• **REQUIRED TASKS**:
1. Retype part of the festival post word for word, starting with "After a long" and going on through "in his eyes.".
2. Answer these questions using the festival post:
(a) How many people can the town hosting FORM accommodate at a time?
(b) What does it cost to get into the festival for those who are picked?
(c) Who are named as the festival curators?

• **PROVIDED PASSAGE**:
▬▬▬▬▬▬▬▬▬▬

After a long delay, Weird Journalism is back and the blogging will commence so bend over and read!!!! 

Kicking off our return is a very EXCLUSIVE piece on last weekend’s rare and elusive, FORM ASCROSANTI festival in Arizona. With an application process for tickets and only a few hundred given away, guest writer Jordan Fickel (DJ Bear Hugs) wasn’t sure what to expect. Here is part one from his strange time in the desert…


“Remember?  That exclusive music festival in Arizona I applied for?”

“Oh, you mean Hipster Summer Camp.  You have to call it that. That’s what it is now,” my usually stoic roommate said, a glint of amusement in his eyes.

It’s true.  I had been calling it Hipster Summer Camp.  That was before I was accepted, anyway. However, now that FORM Arcosanti gave me the golden ticket, my sour grapes attitude had dissipated and I honestly felt kind of bad for calling it that for so long.

FORM is an invite only music festival in a strange small town in the middle of the Arizona desert. The town is so small that it can only host a few hundred people at a time. So,  the festival curators have an application process that asks vague, artsy questions like “What inspires you?” and “What will you bring to FORM if accepted?” and bizarrely “Animal, Vegetable or Mineral?” The answers deemed creative enough get an invite to this exclusive festival. Seems pretty pretentious and inclusive, right? Those were my thoughts, initially. But imagine this: a music festival with no screaming woo girls in culturally appropriated fashion, no blackout bros trying molly for the first time, no one vomiting on your shoes… just a small number of laid back, creative adults trying to appreciate the experience.  That’s what was so appealing to me. I only recognized two of the bands, and there was only one that really excited me, but the experience seemed so unusual and magical… I had to at least apply. I filled out the application honestly, which is a little unusual for me. Normally, I try to game the system.


Chris and the author en route and looking good.

I told my friends and my boyfriend all about it and was shocked at the lack of interest. I truly believed this is going to be a once in a lifetime type event, but I was unable to convince anyone else of it. I told my boyfriend Chris that if I got an invite I was going, but it probably wasn’t going to happen. Not only is this a bizarre magical event in a strange town in the desert, it is also completely free to get in if they pick you.

“Making it expensive would mean only wealthy people can come. not down” festival curators Hundred Waters said in a facebook post regarding FORM.  I was the only one who wanted to go to Hipster Summer Camp.  That is, until I got an email saying I could go.

▬▬▬▬▬▬▬▬▬▬

• **SUPPLIED MATERIAL**:

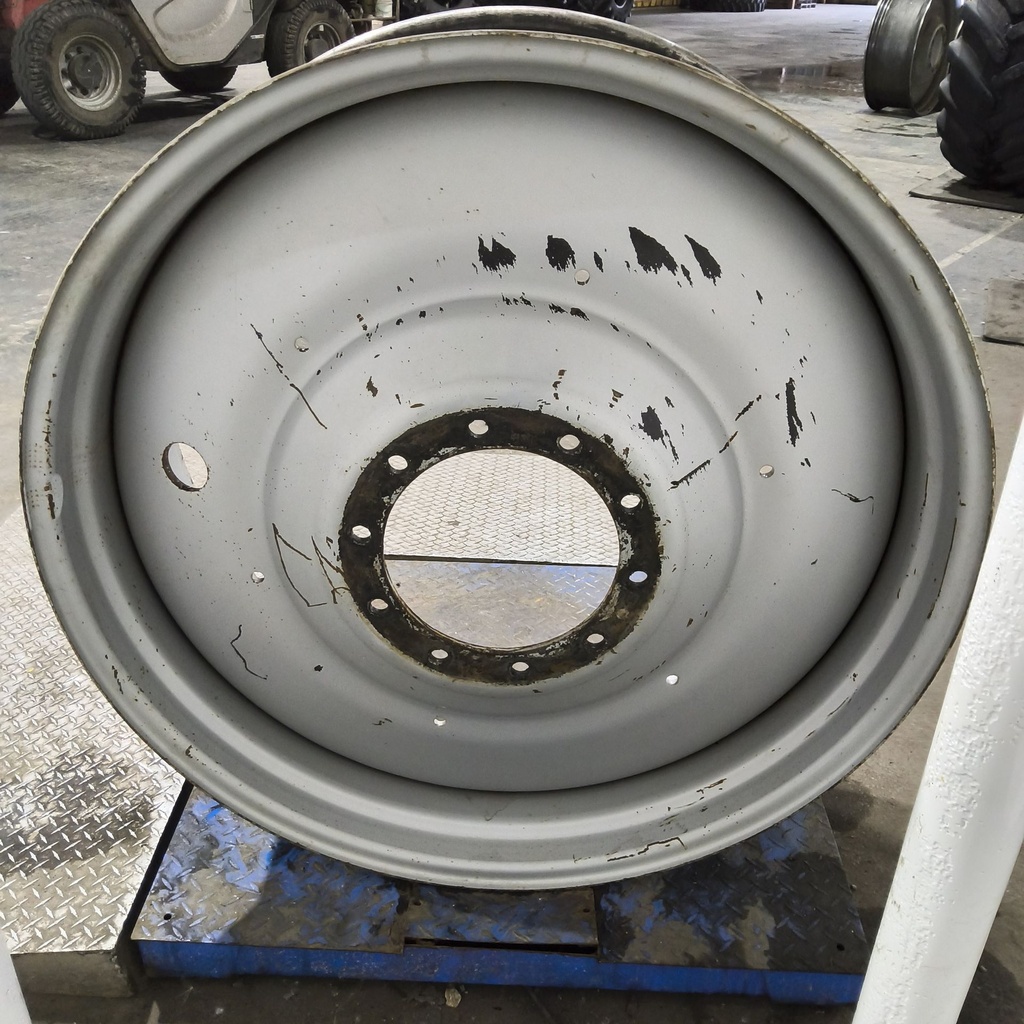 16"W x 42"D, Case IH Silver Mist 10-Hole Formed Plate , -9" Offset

▬▬▬▬▬▬▬▬▬▬

• **ANSWERS**:
1.
After a long delay, Weird Journalism is back and the blogging will commence so bend over and read!!!! 

Kicking off our return is a very EXCLUSIVE piece on last weekend’s rare and elusive, FORM ASCROSANTI festival in Arizona. With an application process for tickets and only a few hundred given away, guest writer Jordan Fickel (DJ Bear Hugs) wasn’t sure what to expect. Here is part one from his strange time in the desert…


“Remember?  That exclusive music festival in Arizona I applied for?”

“Oh, you mean Hipster Summer Camp.  You have to call it that. That’s what it is now,” my usually stoic roommate said, a glint of amusement in his eyes.

2.
(a) A few hundred people.
(b) It is completely free.
(c) Hundred Waters.